Integration With Current Systems

According to Baltzarova, “Practically anything measurable, expressed in numbers or letters, can be stored on the BCT platform”.

With this in mind a huge amount of data and information will be generated by each supply chain actor surrounding their products, processes, facilities, transport details and so much more.

Many vendors will already have ERP systems and technologies to log this data and hence streamline operations at their unit – therefore a big part of any blockchain implementation is  the development of bridging solutions that can take information from these systems into blockchain.

A further consideration at this point is then how this information is stored on blockchain. Blockchain’s design enables each member to have a public–private key pair which gives them a specific access and involvement level. For example it is possible to create certain channels to which only specific members can get access, and this access may be “read only”, or may enable them to “write” information.

Currently there is little industry-wide guidance on these practical implementation elements for blockchain and so most of the upcoming solutions are taking their own approaches regarding this.

PaperTale claims they are aiming to develop a completely public blockchain solution which will ensure each member is much more accountable for their actions; CBL’s genuine desire to be transparent and showcase the work they have been doing surrounding sustainability is a very encouraging note on this, but it will be interesting to see whether this could become the new standard that the whole industry accepts.

Standardisation in general is actually a much bigger conversation for blockchain and traceability than just who can see what data within a supply chain though. Looking at it from a supplier perspective, having many different customer’s, all of whom are demanding different levels and types of traceability, will never be practical. Equally what will the new industry standards be for calculating / assessing sustainability and social compliance now that certification is starting to fade?


While it is innate for businesses in the fashion industry to keep their procedures concealed, it is clear that the only way to ensure traceability is adopted is to make an open conversation in the community, with the hope that one approach may be accepted. Recently a company called Allbirds actually took a step that very few others have taken and published their life cycle assessment (LCA) tool and encouraged other brands to use this to calculate the carbon footprint of their products. With this kind of knowledge being shared, many more companies will be able to calculate their impacts in a way that was seen as valid by others. PaperTale is about to take a similar step with the ambition of publishing a white paper detailing and comparing their journey and methodology for both traceability and calculating environmental impact with other similar approaches. They plan to invite industry experts to come forward with suggestions to improve their approach, all in the hope that scalability will become a much more achievable target.

However, while these efforts will start changing attitudes in the industry, national and international regulations are still critical for true progress to be made. A particular brand may be keen to adopt a blockchain traceability solution, but if they can’t get all of their suppliers on board because they are having traceability requests in multiple different ways, then what can that brand do?

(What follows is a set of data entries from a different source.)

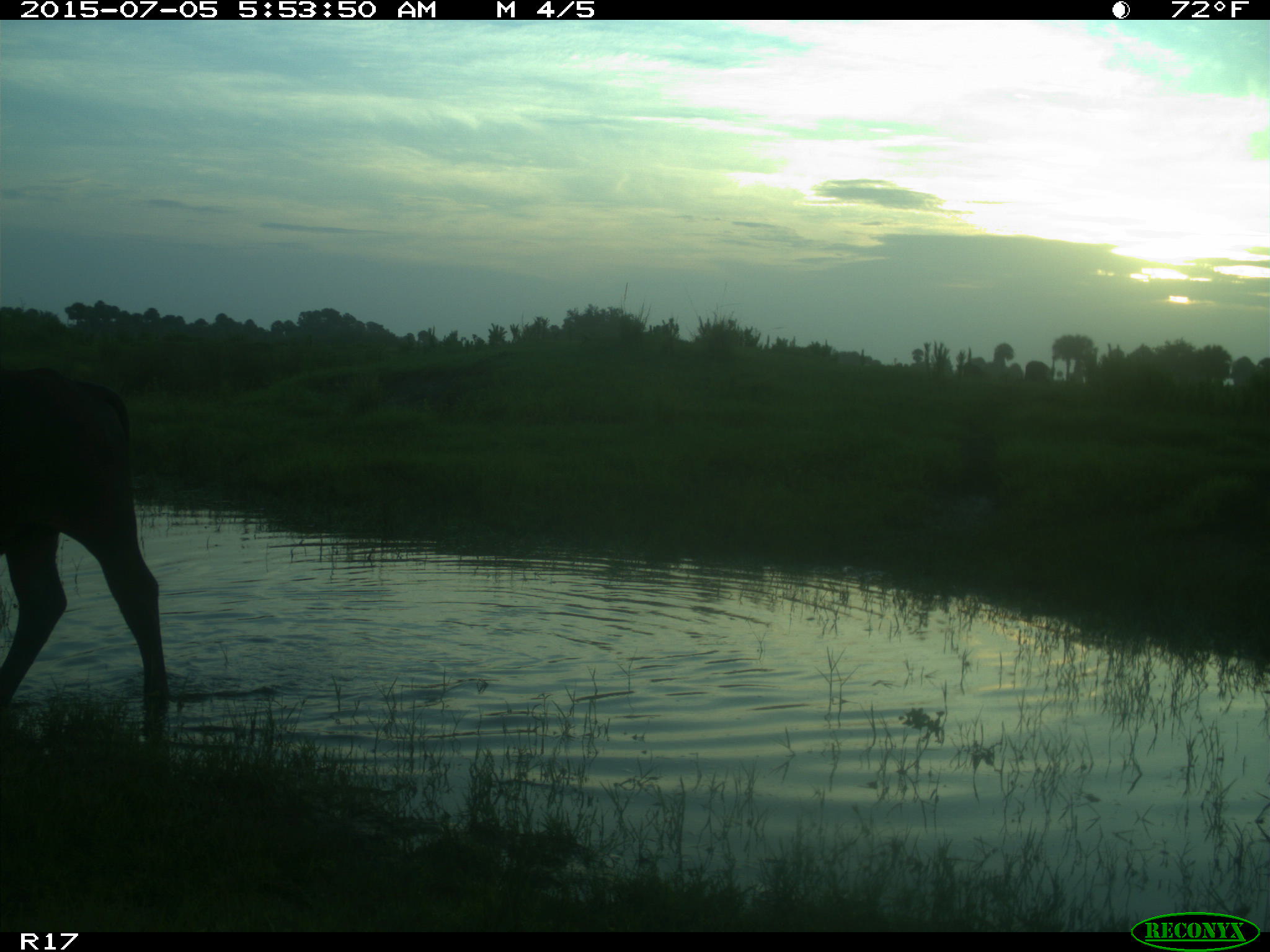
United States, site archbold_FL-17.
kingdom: Animalia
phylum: Chordata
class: Mammalia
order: Artiodactyla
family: Bovidae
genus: Bos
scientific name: Bos taurus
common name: domestic cow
Bos taurus (domestic cow).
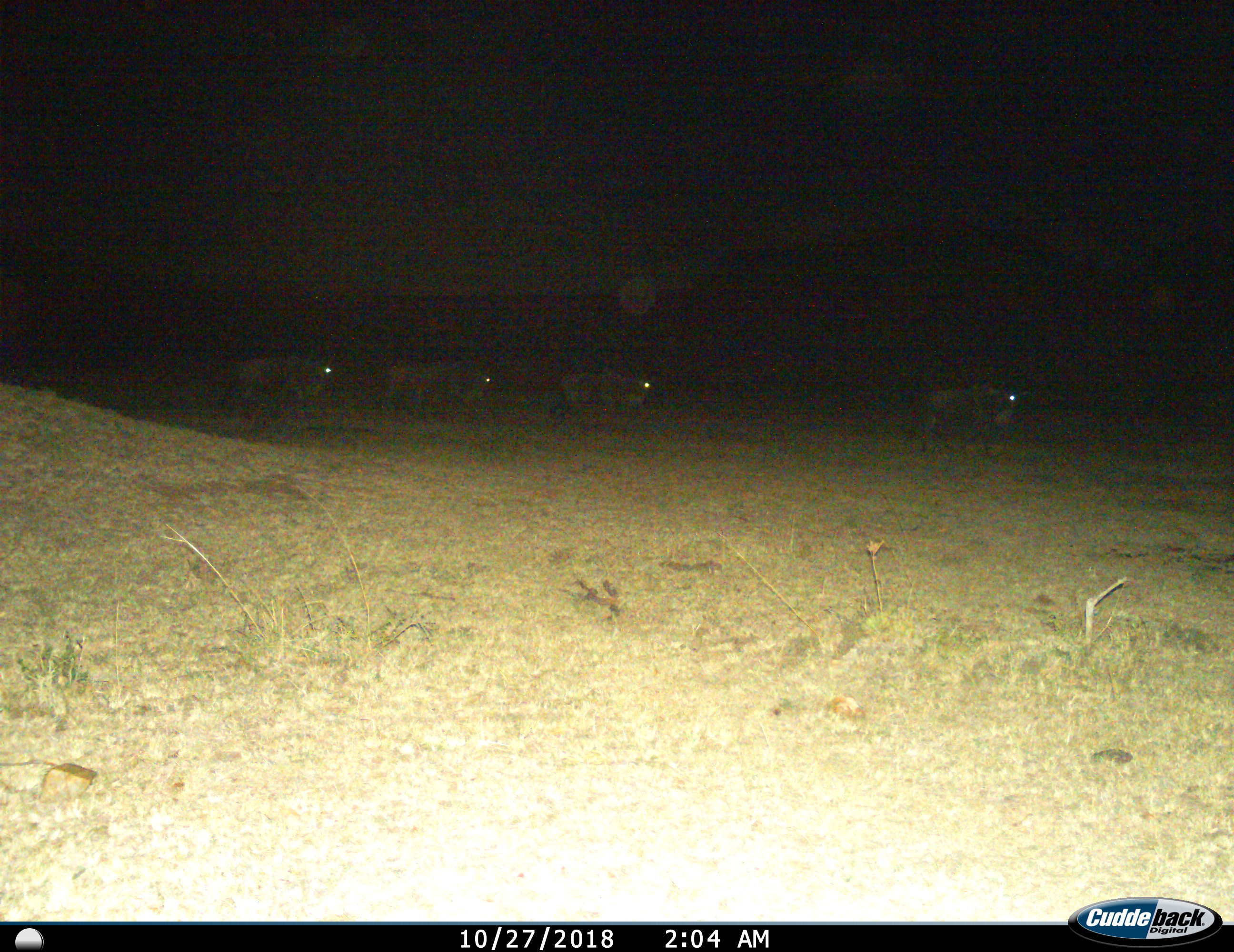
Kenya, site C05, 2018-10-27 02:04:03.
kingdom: Animalia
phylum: Chordata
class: Mammalia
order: Artiodactyla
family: Bovidae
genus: Connochaetes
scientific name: Connochaetes taurinus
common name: common wildebeest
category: wildebeest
Wildebeest (common wildebeest) (Connochaetes taurinus), count 4. Behavior (volunteer vote fractions): standing 0%, resting 0%, moving 100%, interacting 0%. Young present (vote fraction): 0%. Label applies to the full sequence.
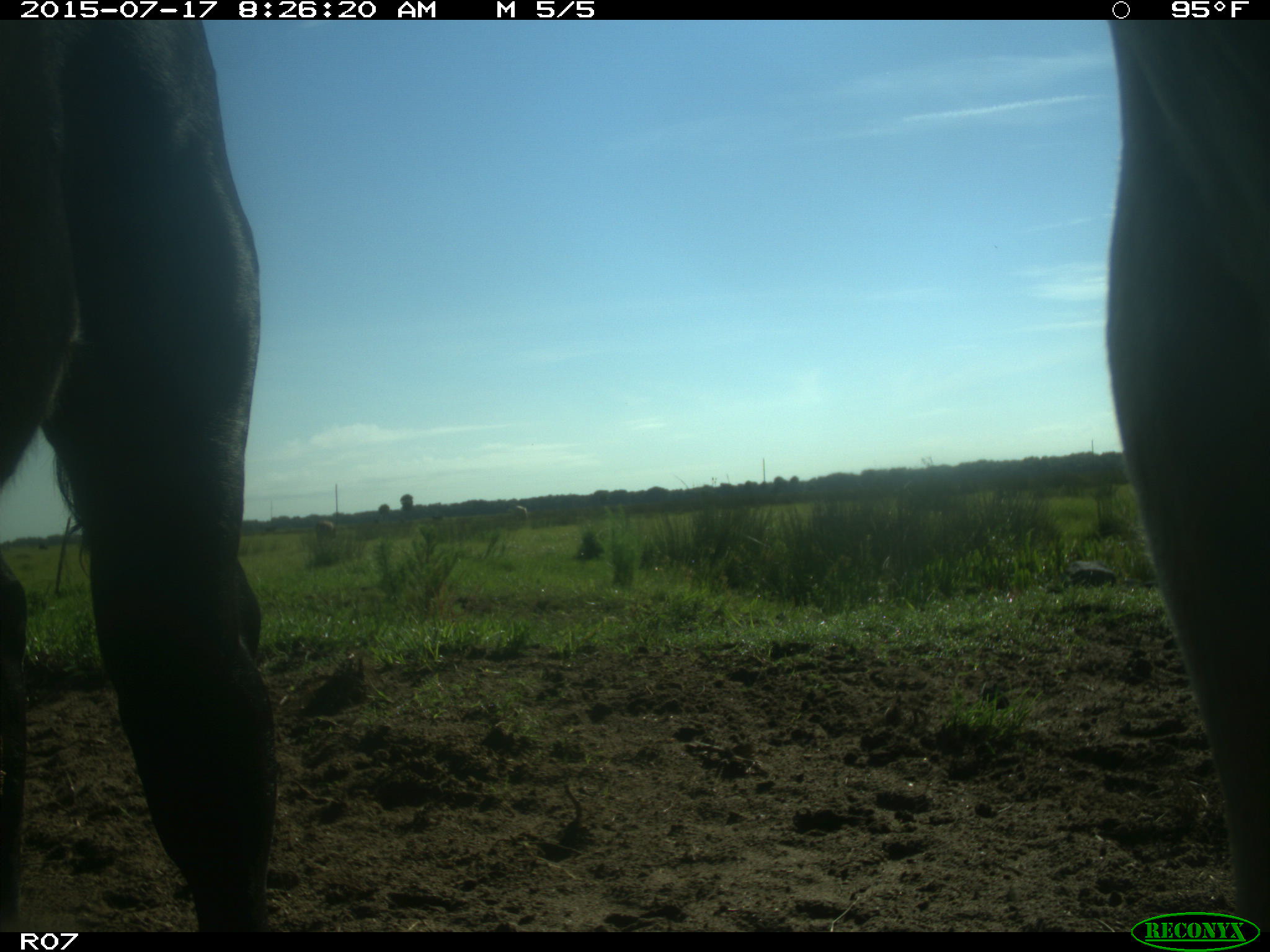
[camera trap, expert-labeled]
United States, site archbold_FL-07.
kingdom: Animalia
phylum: Chordata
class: Mammalia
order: Artiodactyla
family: Bovidae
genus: Bos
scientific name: Bos taurus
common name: domestic cow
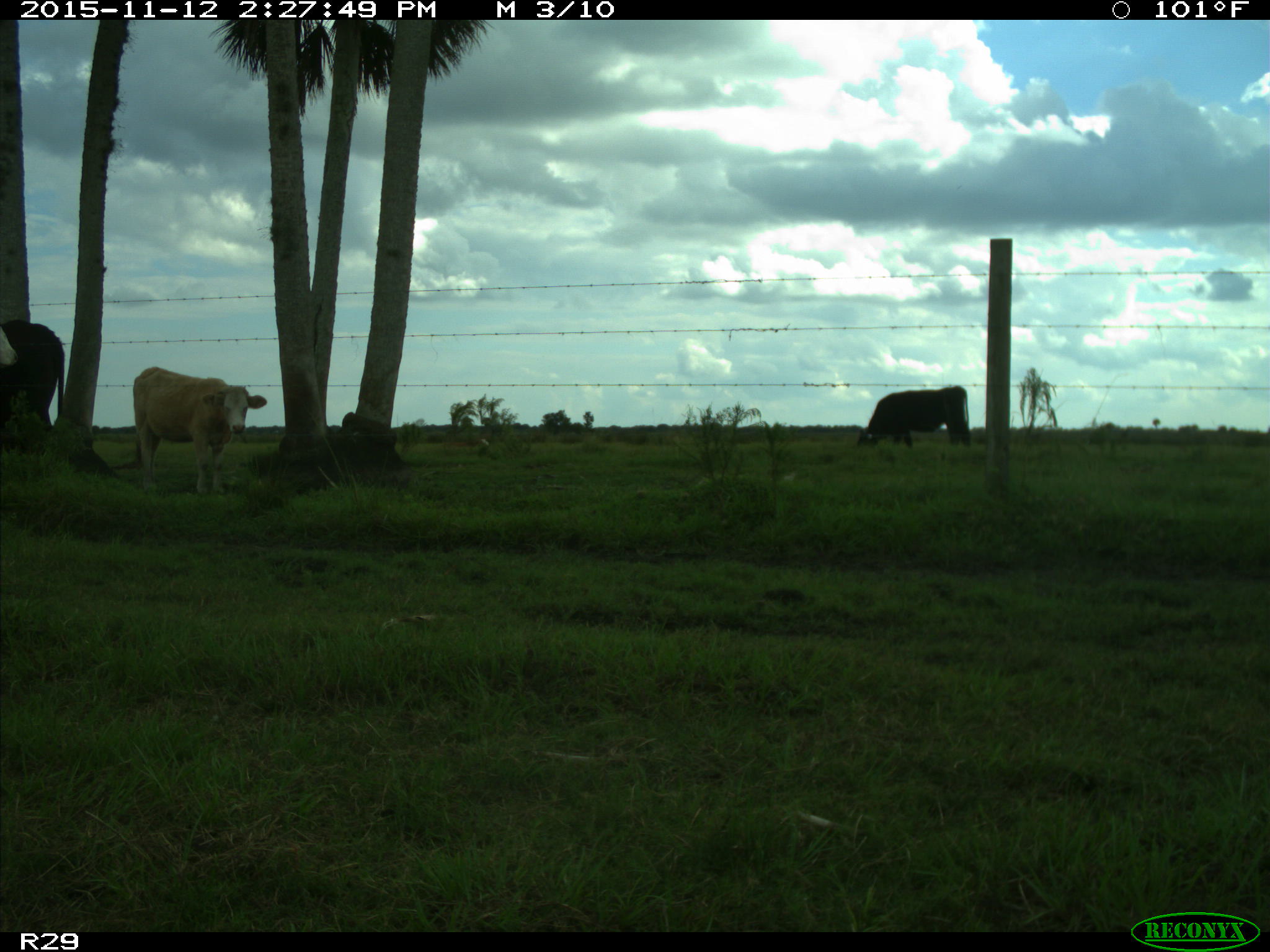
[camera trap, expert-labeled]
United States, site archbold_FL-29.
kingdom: Animalia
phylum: Chordata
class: Mammalia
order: Artiodactyla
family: Bovidae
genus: Bos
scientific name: Bos taurus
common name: domestic cow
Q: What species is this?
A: Bos taurus (domestic cow).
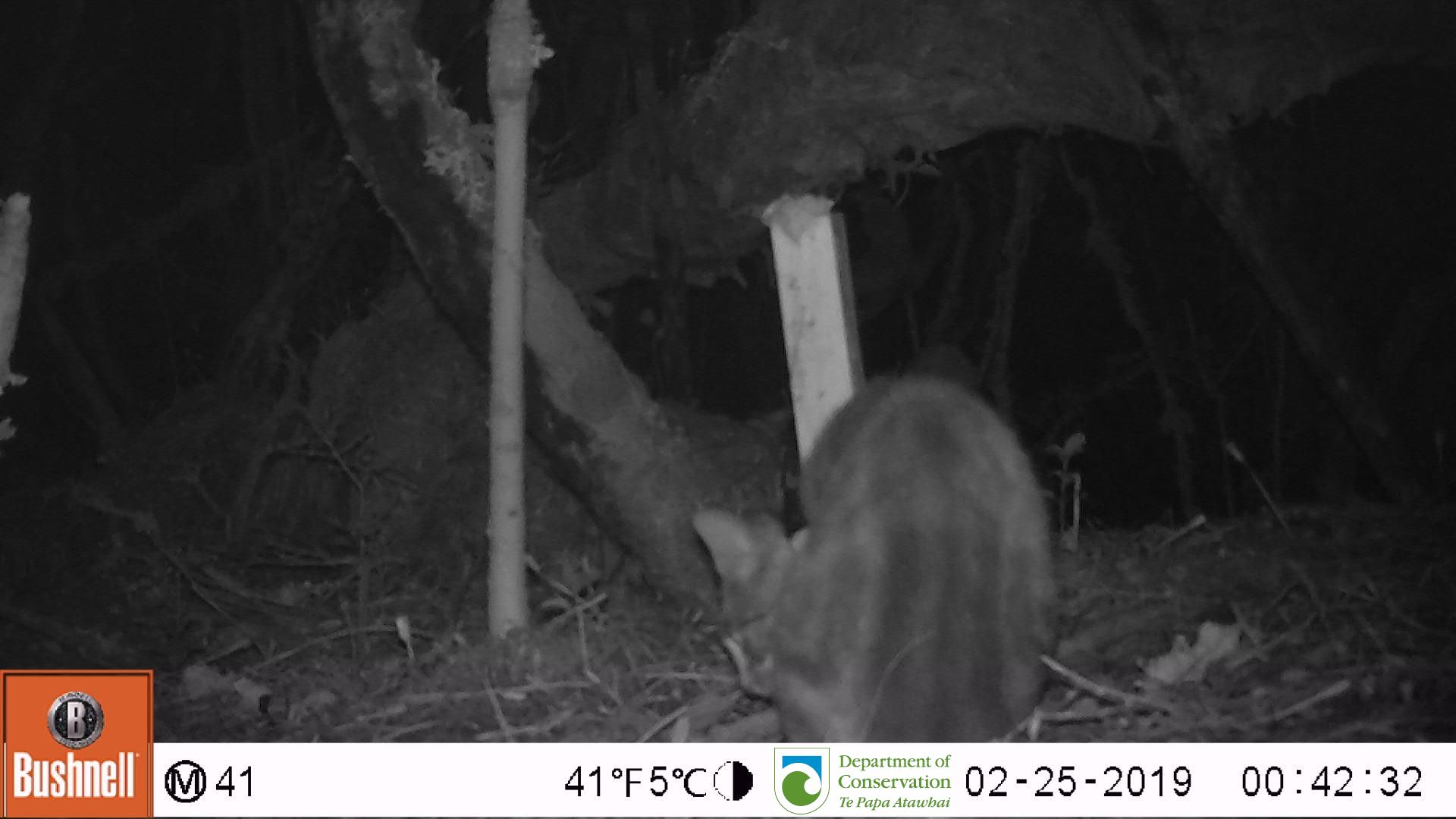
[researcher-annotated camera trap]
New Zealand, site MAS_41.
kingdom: Animalia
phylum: Chordata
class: Mammalia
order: Carnivora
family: Felidae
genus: Felis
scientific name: Felis catus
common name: domestic cat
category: cat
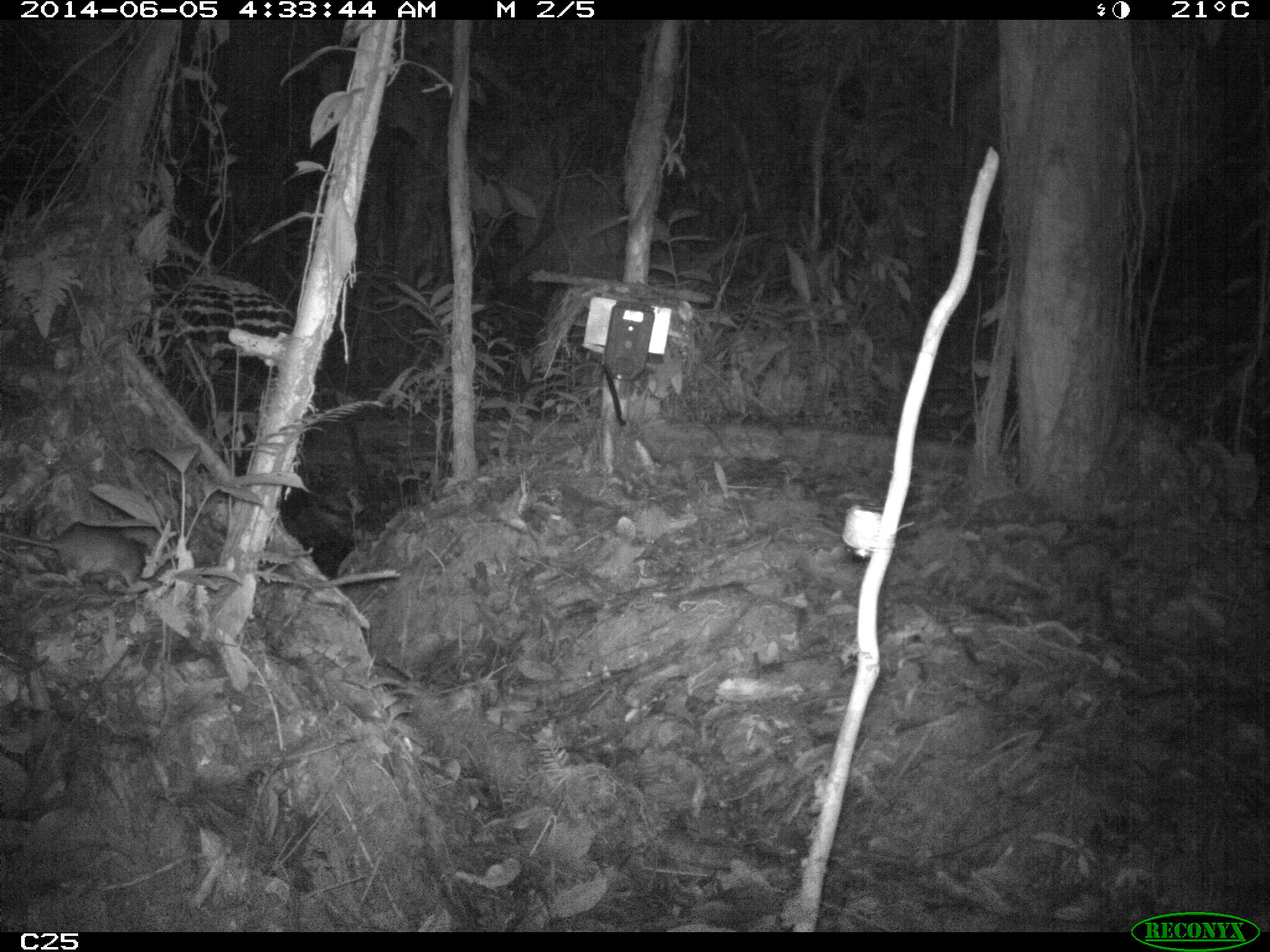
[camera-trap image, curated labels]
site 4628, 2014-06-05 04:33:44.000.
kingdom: Animalia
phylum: Chordata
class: Mammalia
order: Rodentia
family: Muridae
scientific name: Muridae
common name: mice, rats, and gerbils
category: unknown mouse or rat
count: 1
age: adult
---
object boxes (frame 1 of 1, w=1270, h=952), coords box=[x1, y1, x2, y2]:
unknown mouse or rat: box=[0, 518, 150, 587]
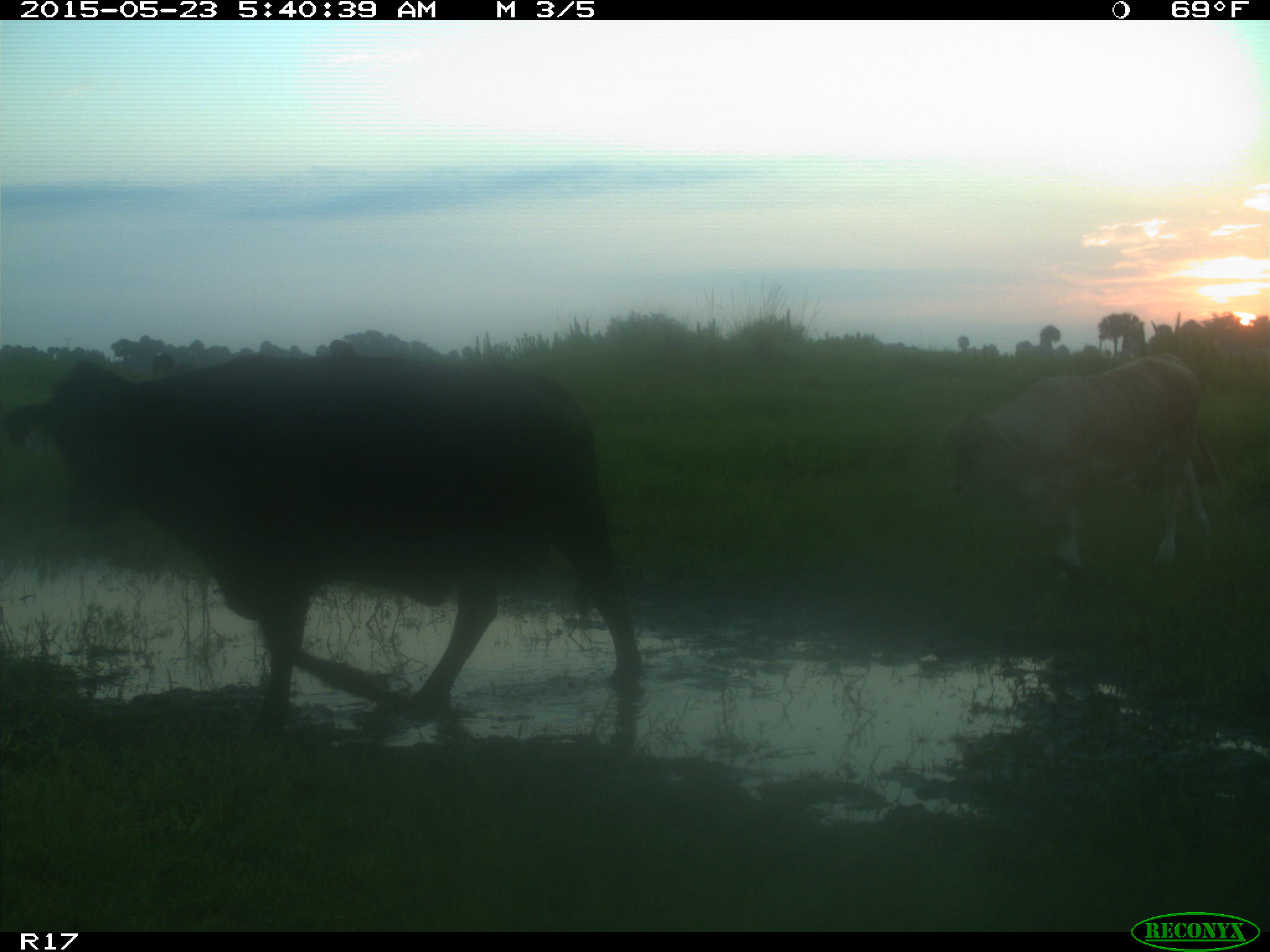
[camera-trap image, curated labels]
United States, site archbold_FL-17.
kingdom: Animalia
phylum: Chordata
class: Mammalia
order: Artiodactyla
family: Bovidae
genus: Bos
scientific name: Bos taurus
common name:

On this line, the UNECE has just published a recommendation for traceability but given it is only a recommendation, it is unlikely that it will see widespread adoption. Equally any regulations or standards that may be released need to cater to all different types of business, regardless of whether they import, export or distribute products. This will be an undoubtedly difficult task for any regulatory body / government to take given the differences between different economic areas and customs globally, but it cannot be avoided.

Despite these issues, 2022 could be a big year for blockchain traceability, taking it from a suggested solution to an adopted approach. If one large scale implementation is successful, then maybe this is all it will take to give others the confidence to follow suit.